Feature Selection Using Random Forest

Often in data science we have hundreds or even millions of features and we want a way to create a model that only includes the most important features. This has three benefits. First, we make our model more simple to interpret. Second, we can reduce the variance of the model, and therefore overfitting. Finally, we can reduce the computational cost (and time) of training a model. The process of identifying only the most relevant features is called “feature selection.”

Random Forests are often used for feature selection in a data science workflow. The reason is because the tree-based strategies used by random forests naturally ranks by how well they improve the purity of the node.

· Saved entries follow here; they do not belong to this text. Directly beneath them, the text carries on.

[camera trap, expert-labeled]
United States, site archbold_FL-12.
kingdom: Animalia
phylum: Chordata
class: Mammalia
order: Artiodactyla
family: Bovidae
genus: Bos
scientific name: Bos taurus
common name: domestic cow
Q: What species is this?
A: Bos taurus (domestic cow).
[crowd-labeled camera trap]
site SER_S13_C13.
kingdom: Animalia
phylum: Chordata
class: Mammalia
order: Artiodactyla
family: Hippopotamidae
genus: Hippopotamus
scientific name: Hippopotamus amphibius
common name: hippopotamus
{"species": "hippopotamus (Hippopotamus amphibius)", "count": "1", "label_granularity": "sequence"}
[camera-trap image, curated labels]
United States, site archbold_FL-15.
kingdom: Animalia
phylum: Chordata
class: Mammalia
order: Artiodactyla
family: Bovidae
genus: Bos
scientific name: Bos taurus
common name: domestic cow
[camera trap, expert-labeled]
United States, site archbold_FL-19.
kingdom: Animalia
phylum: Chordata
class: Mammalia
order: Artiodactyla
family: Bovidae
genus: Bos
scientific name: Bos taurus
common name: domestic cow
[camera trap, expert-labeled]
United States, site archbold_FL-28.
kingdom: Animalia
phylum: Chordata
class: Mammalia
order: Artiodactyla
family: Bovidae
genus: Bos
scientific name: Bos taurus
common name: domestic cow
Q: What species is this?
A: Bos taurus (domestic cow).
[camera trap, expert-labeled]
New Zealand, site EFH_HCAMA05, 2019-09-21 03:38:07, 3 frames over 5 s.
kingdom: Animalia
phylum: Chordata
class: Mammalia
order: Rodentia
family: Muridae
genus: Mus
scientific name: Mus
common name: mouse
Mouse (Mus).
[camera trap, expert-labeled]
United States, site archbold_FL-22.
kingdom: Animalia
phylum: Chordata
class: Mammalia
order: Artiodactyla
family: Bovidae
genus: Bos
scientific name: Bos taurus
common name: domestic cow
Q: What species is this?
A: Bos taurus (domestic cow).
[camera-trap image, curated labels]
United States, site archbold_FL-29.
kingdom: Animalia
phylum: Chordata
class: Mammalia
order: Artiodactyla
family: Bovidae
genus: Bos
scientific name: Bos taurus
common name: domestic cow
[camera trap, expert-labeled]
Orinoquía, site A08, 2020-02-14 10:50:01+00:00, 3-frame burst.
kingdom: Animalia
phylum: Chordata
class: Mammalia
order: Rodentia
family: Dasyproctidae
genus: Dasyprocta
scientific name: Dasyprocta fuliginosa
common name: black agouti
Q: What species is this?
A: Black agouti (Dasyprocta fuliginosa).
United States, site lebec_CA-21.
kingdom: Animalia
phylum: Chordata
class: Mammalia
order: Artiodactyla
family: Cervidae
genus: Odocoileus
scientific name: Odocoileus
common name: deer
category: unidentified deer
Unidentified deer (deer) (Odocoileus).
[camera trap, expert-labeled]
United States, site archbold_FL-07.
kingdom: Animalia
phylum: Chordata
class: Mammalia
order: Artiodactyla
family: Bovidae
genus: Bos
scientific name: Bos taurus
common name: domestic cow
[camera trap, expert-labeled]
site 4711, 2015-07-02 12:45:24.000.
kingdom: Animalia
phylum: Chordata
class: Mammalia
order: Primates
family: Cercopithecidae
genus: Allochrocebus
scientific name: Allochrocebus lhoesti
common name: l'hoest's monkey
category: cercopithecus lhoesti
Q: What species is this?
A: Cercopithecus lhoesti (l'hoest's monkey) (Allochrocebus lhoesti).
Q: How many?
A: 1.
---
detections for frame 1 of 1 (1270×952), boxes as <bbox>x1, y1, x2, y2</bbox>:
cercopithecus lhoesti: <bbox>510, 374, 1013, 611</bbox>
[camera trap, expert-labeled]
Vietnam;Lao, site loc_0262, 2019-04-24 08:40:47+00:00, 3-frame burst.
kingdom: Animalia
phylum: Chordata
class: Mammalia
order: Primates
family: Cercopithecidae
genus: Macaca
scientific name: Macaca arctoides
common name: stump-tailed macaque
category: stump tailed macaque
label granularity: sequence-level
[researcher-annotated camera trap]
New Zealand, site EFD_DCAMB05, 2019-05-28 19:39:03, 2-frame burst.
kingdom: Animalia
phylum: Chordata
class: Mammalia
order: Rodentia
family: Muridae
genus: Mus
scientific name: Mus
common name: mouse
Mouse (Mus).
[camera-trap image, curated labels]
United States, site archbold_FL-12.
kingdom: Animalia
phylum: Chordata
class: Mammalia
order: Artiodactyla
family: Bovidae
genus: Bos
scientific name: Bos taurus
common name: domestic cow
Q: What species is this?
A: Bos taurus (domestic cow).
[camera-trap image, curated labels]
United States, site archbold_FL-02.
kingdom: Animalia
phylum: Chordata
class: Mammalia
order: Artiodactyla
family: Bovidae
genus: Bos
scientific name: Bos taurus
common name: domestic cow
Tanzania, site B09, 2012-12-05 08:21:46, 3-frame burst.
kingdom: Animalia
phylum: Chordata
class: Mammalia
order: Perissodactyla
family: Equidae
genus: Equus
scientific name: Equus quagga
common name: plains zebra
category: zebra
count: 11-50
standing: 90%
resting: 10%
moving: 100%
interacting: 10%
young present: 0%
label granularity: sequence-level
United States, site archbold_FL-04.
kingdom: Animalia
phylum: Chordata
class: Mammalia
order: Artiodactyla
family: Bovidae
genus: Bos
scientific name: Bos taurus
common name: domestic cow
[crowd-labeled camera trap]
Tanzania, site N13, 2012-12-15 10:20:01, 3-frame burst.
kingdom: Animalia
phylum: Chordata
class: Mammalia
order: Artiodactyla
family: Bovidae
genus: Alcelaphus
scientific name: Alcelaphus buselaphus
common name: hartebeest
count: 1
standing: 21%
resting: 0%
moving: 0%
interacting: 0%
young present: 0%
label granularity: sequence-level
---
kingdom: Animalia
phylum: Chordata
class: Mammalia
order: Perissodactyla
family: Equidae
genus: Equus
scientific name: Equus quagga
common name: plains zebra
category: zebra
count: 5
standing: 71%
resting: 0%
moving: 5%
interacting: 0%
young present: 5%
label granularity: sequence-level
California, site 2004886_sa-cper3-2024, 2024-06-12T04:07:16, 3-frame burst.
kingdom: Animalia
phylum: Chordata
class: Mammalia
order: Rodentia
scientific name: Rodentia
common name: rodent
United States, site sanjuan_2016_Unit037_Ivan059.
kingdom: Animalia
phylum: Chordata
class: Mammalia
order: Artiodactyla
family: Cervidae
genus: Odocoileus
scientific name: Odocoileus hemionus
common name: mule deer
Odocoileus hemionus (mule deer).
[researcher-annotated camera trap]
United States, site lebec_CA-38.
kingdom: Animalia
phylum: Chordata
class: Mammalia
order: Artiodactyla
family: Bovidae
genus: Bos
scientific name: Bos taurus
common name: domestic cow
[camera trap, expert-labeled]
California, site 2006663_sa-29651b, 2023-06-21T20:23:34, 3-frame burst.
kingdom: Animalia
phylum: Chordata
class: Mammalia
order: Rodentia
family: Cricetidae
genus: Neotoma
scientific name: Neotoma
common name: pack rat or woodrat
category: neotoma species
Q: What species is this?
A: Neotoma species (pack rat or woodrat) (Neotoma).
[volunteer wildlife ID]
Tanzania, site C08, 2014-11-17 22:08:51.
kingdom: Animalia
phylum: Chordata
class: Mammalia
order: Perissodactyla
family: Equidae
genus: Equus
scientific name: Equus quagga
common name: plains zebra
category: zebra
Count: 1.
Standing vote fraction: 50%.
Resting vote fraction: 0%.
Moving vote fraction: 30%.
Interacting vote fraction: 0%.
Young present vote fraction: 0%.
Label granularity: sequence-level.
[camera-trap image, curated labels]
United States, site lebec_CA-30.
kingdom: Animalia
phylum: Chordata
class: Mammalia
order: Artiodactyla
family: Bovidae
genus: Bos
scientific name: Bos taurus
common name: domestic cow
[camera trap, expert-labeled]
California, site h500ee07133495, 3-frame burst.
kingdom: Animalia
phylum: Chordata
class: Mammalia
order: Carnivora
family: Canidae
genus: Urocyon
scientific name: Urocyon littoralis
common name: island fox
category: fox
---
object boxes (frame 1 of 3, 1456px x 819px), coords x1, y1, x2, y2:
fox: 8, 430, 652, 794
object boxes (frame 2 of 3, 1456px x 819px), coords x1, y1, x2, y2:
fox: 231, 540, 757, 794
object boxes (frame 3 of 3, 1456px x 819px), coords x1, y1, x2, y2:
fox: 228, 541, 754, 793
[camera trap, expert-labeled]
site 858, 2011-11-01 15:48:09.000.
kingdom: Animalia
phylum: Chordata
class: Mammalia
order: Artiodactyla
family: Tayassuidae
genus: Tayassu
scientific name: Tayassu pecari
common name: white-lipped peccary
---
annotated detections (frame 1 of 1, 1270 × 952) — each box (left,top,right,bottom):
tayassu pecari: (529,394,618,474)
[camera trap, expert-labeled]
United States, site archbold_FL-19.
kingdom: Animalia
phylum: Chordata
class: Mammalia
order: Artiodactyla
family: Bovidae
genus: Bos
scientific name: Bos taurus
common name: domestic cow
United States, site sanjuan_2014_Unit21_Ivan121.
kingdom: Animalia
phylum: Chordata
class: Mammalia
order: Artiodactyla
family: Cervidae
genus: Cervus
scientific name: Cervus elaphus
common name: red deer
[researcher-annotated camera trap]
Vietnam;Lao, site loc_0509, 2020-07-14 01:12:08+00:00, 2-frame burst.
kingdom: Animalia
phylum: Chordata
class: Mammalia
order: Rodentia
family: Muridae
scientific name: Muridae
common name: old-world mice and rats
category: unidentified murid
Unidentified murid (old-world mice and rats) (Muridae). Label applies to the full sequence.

This mean decrease in impurity over all trees (called gini impurity). Nodes with the greatest decrease in impurity happen at the start of the trees, while notes with the least decrease in impurity occur at the end of trees. Thus, by pruning trees below a particular node, we can create a subset of the most important features.

In this tutorial we will:

Prepare the dataset
Train a random forest classifier
Identify the most important features
Create a new ‘limited featured’ dataset containing only those features
Train a second classifier on this new dataset
Compare the accuracy of the ‘full featured’ classifier to the accuracy of the ‘limited featured’ classifier

Note: There are other definitions of importance, however in this tutorial we limit our discussion to gini importance.

Preliminaries


import numpy as np
from sklearn.ensemble import RandomForestClassifier
from sklearn import datasets
from sklearn.model_selection import train_test_split
from sklearn.feature_selection import SelectFromModel
from sklearn.metrics import accuracy_score

Create The Data

The dataset used in this tutorial is the famous iris dataset. The Iris target data contains 50 samples from three species of Iris, y and four feature variables, X.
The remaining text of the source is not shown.